# Activated Carbon after using bio-spira??



## BlackPoker (Aug 12, 2004)

Wondering when I can use carbon after using bio-spira? my tank has been on bio for the last three days now and I have mad alge bloom going on right now. Tested the water and ph around 7.2, Ammonia either .5 or 50 sorry can't remember and Nitire pretty high and nitrate was pretty high. Any input would be nice thanks


----------



## Mack (Oct 31, 2004)

I would say when the nitrites go to 0, you can use carbon.


----------



## Dragonrider (Jan 13, 2005)

Iwould say don't put the carbon back in at all, less you are trying to get rid of tretment.


----------



## Dr. Giggles (Oct 18, 2003)

Dragonrider said:


> Iwould say don't put the carbon back in at all, less you are trying to get rid of tretment.
> [snapback]916344[/snapback]​


Agreed


----------



## RhomZilla (Feb 12, 2003)

jerry_plakyda said:


> Dragonrider said:
> 
> 
> > Iwould say don't put the carbon back in at all, less you are trying to get rid of tretment.
> ...


I 2nd the motion.







Carbon usually acts as a (damn!! the word is in the tip of my tougue) which eats away most chemicals added to the tank. Wait until your cycle is complete, then see if you'll even need to use Carbon.


----------



## icedizzle (Feb 3, 2005)

RhomZilla said:


> jerry_plakyda said:
> 
> 
> > Dragonrider said:
> ...


Not sure but I think the word your looking for is "buffer"?


----------



## DonH (Jan 25, 2003)

Though it's not really needed in cycling a tank, to directly answer your question, the use of activated carbon will not affect bio-spira in any way. Carbon is used to remove contaminant from water. Since Bio-spira is basically a solution of live nitrifiers, the only thing that the carbon would do is provide more surface area for them to colonize.


----------



## RhomZilla (Feb 12, 2003)

DonH said:


> Though it's not really needed in cycling a tank, to directly answer your question, the use of activated carbon will not affect bio-spira in any way. Carbon is used to remove contaminant from water.
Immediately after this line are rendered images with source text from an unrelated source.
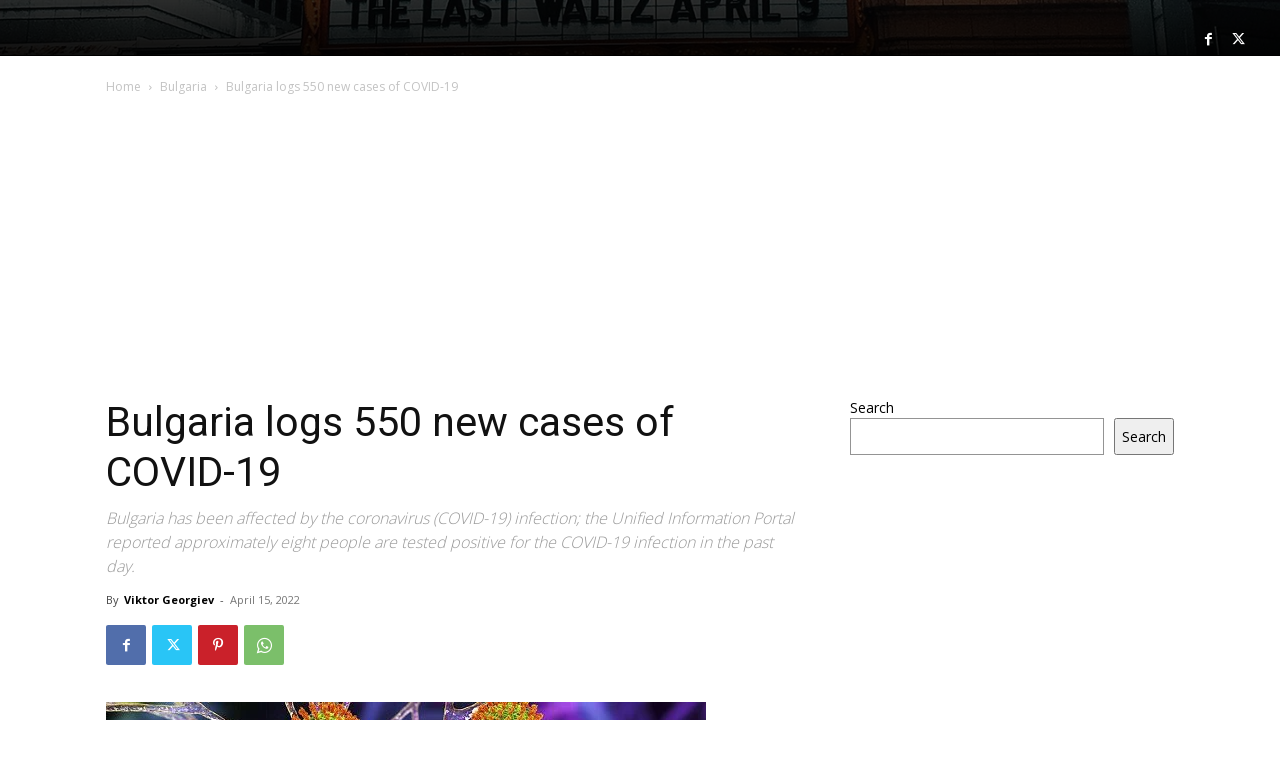

--- FILE ---
content_type: text/html; charset=utf-8
request_url: https://www.google.com/recaptcha/api2/aframe
body_size: 267
content:
<!DOCTYPE HTML><html><head><meta http-equiv="content-type" content="text/html; charset=UTF-8"></head><body><script nonce="NdI6eTq5J9j9fdEImJ36Cw">/** Anti-fraud and anti-abuse applications only. See google.com/recaptcha */ try{var clients={'sodar':'https://pagead2.googlesyndication.com/pagead/sodar?'};window.addEventListener("message",function(a){try{if(a.source===window.parent){var b=JSON.parse(a.data);var c=clients[b['id']];if(c){var d=document.createElement('img');d.src=c+b['params']+'&rc='+(localStorage.getItem("rc::a")?sessionStorage.getItem("rc::b"):"");window.document.body.appendChild(d);sessionStorage.setItem("rc::e",parseInt(sessionStorage.getItem("rc::e")||0)+1);localStorage.setItem("rc::h",'1769647952560');}}}catch(b){}});window.parent.postMessage("_grecaptcha_ready", "*");}catch(b){}</script></body></html>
Since Bio-spira is basically a solution of live nitrifiers, the only thing that the carbon would do is provide more surface area for them to colonize.
> [snapback]917511[/snapback]​


Thanks for the indepth specifics, Donny!!!







Of all people, your the expert in this area, hands down!!!


----------



## BlackPoker (Aug 12, 2004)

Thanks for everyones advise, I'm going to add the carbon in for two reasons the water is starting to stink, which was already stated on the Bio-SPira and second because of DON!







Thanks everyone p-fury.


----------